Primary LanguageJupyter Notebook


Day 1 : Aug 21, 2018

Today's Progress : I have learnt about google datalab api and Tensorflow estimators

Thoughts : Tensorflow is a fucking powerfull framework, it's awesome to see how to solve an ML problem with such simplicity of code. Datalab doesn't impressed me that much. I'm not quite into Notebooks yet. I miss having VIM superpowers, and web editting feels terrible bad. Also the connection with github repositories sucks.

Day 2 : Aug 22, 2018

Today's Progress : Learnt Pandas DataFrames basics and solved my first problem from scratch, implementing a DNN.

Thoughts : Datalab and Notebooks are cool. The problem with the repository connection is somehow addressed with ungit, which is a really nice interface to git. Using tensorflow is a bomb!

Link of Work: Commit

Day 3 : Aug 23, 2018

Today's Progress : Following Coursera TF course. Learning about batching inputs. Struggling a bit to get all things in place and reading a lot of docs. There are a lot of things to tweak in the function calls and is nice to read what arguments can be passed, so you get an idea how to do the stuff with TF and pandas. Couldn't finish the assignment today, need to debug how to use the map function, bug happy with the overall architecture of the solution

Thoughts : Even if you can create code with a few lines, you need to know the parameters that you're using and that you can use to be a powerful coder.

Link of Work: Commit

Day 4 : Aug 24, 2018

Today's Progress : Using TF Estimators for distributed work and TensorBoard for analysis. Learnt a bit of Keras and Torch.

Thoughts : Using the Graphs in TF is not that intuitive as i originally thought and is hard to debug, at least for now.

Link of Work: Im' stuck trying to apply some transformation in the input function to transfor a list of float32 scalars to a rounded version with 0.1 precission.

Day 5 : Aug 25, 2018

Today's Progress : Learned about Tensors in detail and debugging. I'm trying to debug the input function from day 3 to map the round function to transformate the input data.

Thoughts : I'm making slow progress on this because i need to grasp more the details. Debugging the execution graph is not that easy if you don't understand how it works.

Link of Work:: Experiments in an empty notebook Commit

Day 6 : Sept 2, 2018

Today's Progress : I completed week Nr2 of TF course from Google on coursera. I got an Estimator, with data loading and monitoring with TensorBoard. The model isn't performing well. Will improve it in the next week

Thoughts : I was confronted with probably what is the real deal in ML. Having a model, wich is not performing well and having no idea why. Data is good and clean (it seems)

Link of Work:: Coursera

Day 7 : Sept 3, 2018

Today's Progress : Compleeted week 3 of TF course. Learned how to use CMLE to pre test a model, updload data to buckets, submit the training job, monitor progress and publish the trained model.

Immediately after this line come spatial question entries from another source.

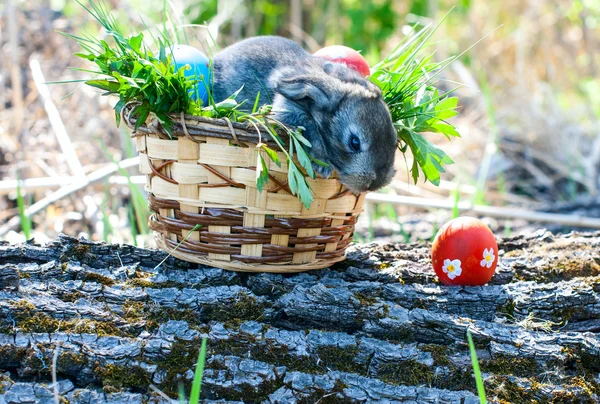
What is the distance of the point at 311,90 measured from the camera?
2.21 metres

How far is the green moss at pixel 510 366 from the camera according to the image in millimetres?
1997

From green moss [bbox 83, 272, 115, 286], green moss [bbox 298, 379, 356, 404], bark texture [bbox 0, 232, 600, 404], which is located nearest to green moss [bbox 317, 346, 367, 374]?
bark texture [bbox 0, 232, 600, 404]

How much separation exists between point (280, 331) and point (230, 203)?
46 cm

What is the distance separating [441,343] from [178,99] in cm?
119

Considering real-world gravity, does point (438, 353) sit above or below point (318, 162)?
below

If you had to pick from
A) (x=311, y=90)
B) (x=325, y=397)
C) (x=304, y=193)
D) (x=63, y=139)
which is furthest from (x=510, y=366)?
(x=63, y=139)

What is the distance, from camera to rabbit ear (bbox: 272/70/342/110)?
221cm

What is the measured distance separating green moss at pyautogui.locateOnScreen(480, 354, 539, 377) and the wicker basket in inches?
26.6

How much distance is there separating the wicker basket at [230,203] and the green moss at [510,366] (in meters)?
0.68

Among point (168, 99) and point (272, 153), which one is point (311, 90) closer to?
point (272, 153)

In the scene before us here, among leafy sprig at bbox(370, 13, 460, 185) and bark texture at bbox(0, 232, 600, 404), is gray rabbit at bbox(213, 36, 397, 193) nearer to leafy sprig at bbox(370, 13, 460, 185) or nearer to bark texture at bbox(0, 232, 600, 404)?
leafy sprig at bbox(370, 13, 460, 185)

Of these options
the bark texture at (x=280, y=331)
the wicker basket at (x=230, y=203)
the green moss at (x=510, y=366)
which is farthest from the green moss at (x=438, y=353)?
the wicker basket at (x=230, y=203)

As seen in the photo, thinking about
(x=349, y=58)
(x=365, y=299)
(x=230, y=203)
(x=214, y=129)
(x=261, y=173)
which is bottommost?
(x=365, y=299)

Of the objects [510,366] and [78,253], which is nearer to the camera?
[510,366]
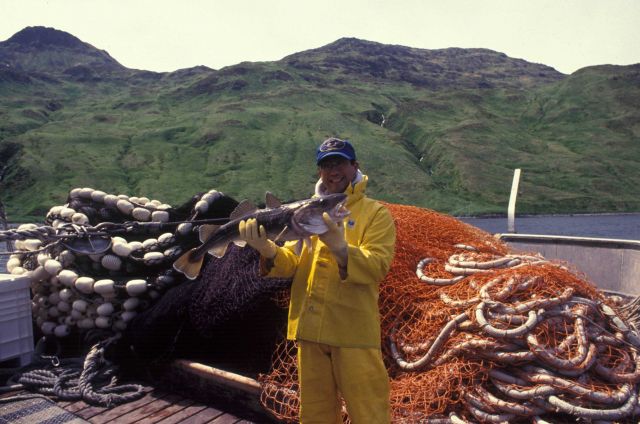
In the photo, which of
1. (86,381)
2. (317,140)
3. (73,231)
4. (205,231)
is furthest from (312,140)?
(205,231)

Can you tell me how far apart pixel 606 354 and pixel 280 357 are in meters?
3.10

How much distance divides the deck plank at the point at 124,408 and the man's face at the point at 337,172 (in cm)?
346

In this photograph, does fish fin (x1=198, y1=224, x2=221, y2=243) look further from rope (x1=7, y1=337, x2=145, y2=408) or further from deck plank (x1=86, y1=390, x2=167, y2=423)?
rope (x1=7, y1=337, x2=145, y2=408)

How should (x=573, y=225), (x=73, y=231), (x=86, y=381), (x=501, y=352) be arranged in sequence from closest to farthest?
(x=501, y=352)
(x=86, y=381)
(x=73, y=231)
(x=573, y=225)

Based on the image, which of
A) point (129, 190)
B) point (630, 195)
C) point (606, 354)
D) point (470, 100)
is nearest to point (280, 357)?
point (606, 354)

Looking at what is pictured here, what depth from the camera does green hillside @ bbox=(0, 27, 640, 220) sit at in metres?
110

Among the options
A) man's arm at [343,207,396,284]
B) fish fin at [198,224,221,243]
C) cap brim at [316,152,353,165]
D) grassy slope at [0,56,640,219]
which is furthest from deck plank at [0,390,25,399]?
grassy slope at [0,56,640,219]

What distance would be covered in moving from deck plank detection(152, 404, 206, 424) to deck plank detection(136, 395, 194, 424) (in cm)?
5

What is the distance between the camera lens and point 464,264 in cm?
524

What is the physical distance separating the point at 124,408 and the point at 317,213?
3.59 m

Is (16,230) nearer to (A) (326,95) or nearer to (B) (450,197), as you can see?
(B) (450,197)

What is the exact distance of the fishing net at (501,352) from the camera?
12.4 ft

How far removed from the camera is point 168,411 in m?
5.09

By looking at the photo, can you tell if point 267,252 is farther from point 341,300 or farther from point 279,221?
point 341,300
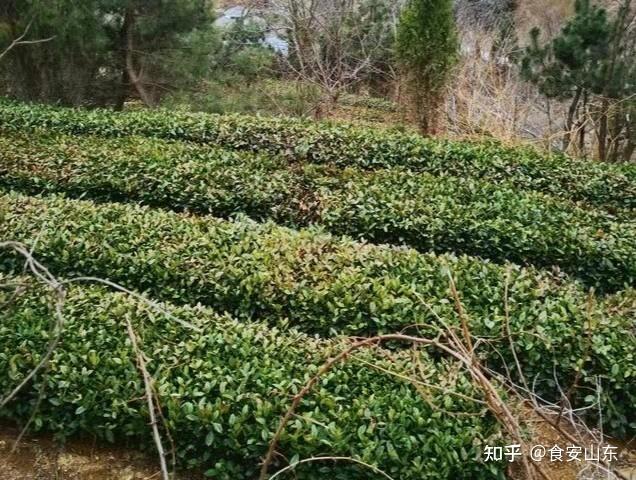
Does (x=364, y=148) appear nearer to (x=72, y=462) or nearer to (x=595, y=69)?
(x=595, y=69)

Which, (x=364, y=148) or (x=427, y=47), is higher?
(x=427, y=47)

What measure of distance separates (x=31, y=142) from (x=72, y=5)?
2.67 metres

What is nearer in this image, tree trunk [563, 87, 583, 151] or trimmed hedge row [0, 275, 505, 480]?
trimmed hedge row [0, 275, 505, 480]

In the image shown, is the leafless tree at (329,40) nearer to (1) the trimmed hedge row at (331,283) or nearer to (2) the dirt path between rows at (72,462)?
(1) the trimmed hedge row at (331,283)

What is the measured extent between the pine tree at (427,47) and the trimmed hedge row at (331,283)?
436cm

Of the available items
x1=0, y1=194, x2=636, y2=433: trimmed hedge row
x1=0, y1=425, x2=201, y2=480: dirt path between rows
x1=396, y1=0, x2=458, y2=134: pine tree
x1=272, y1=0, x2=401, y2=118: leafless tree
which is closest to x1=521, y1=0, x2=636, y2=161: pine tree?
Answer: x1=396, y1=0, x2=458, y2=134: pine tree

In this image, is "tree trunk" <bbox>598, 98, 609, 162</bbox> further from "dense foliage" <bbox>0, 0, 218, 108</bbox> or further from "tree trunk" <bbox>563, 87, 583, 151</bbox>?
"dense foliage" <bbox>0, 0, 218, 108</bbox>

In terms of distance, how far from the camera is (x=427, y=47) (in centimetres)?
786

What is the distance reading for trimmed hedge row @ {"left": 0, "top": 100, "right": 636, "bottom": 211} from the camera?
18.6ft

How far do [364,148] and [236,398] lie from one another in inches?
153

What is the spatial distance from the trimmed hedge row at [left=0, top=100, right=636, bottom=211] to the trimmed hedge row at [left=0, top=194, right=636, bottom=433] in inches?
73.4

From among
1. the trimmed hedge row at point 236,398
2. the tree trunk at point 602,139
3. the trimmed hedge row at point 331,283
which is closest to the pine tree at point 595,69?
the tree trunk at point 602,139

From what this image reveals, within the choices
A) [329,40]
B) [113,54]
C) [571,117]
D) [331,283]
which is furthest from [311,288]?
[329,40]

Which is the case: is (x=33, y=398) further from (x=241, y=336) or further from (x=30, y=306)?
(x=241, y=336)
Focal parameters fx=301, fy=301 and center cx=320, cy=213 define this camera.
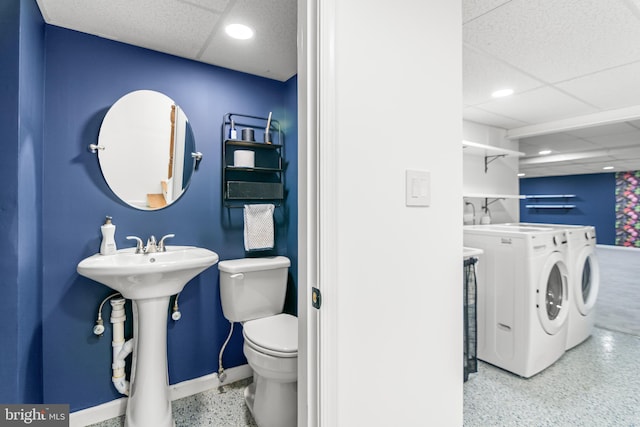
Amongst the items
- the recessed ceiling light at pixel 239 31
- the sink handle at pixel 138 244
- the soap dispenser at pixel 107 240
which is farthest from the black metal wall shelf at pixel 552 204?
the soap dispenser at pixel 107 240

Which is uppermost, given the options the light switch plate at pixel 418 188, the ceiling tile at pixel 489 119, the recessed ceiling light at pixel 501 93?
the ceiling tile at pixel 489 119

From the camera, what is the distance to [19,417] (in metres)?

Thoughts : CMLE is incredible powerful. It puts the power of ML and expensive hardware in the hands of everyone.

Link of Work: notebook

Day 8 : Sept 4, 2018

Today's Progress : 4th part of the TF course. Today I was learning about feature engeniering. This is a serious and hard part of ML. It takes sometime about 70-80% of the project time.

Thoughts : Doing some exercises this is one of those things that look easy but they really aren't. The insight knowledge of the domain is very strong correlated with the quality of this task.

Link of Work: coursera

Day 9 : Sept 8, 2018

Today's Progress : Feature enginieering and exercise. One shot encoding. Important is that if data is somtimes not available, the availability or not should be encoded as a feature too. As a difference with statistics in ML outliers aren't ignored but learned

Thoughts : Interesting how many things got taken care already, there is also almost no need to make variables normalization any more.

Link of Work:: Commit

Day 10: Sept 14, 2018

Today's Progress: Using apache beam locally and pushing the job to dataflow in Google Computing Plattform GCP

Thoughts: Awesome abstraction and impresive syntax in python (overloading of the pipe symbol). I don't think this is the most important now to learn, as I would like to have models working where i cant solve and needed to use this feature first. That way it it would allow me to get into the details faster, however it seems that there arent many tricky details

Link of Work:: Sources

Day 11: Sept 17, 2018

Today's Progress: Apache Beam and MapReduce


Link of Work:: coursera

Day 12: Sept 21, 2018

Today's Progress: Took the test regarding Apache Beam and MapReduce


Link of Work:: coursera

Day 13: Sept 23, 2018

Today's Progress: Learning about dataprep, Trifecta product integrated in GCP

Thoughts: Extremely boring subject, have trouble concentrating

Link of Work:: coursera

Day 14: Sept 25, 2018

Today's Progress: Did a Lab + Builtin tutorial of dataprep

Thoughts: Fucking awesome tool, i'm blown. Sooo easy to use and intuitive I think old Datasciencist are thinking that nowdays everything is so easy for newcommers. I also find great that all computing gets automatically outsourced to GCP. The only downside is the slow spin ups time, which makes the workflow of a DS quite intermitent.

Link of Work:: coursera

Day 15: Sept 27, 2018

Today's Progress: Learning feature crossing

Thoughts: This allows to use non-linear features with linear models. Adventages from linear models are simplicity and convexity (one local minima easy to find). Using binning with feature crossing is a common practice but generates sparse data input (only one bin activates the rest are just zeros). Handling of sparsing data is then important. Tensor flow helps with that

Link of Work:: coursera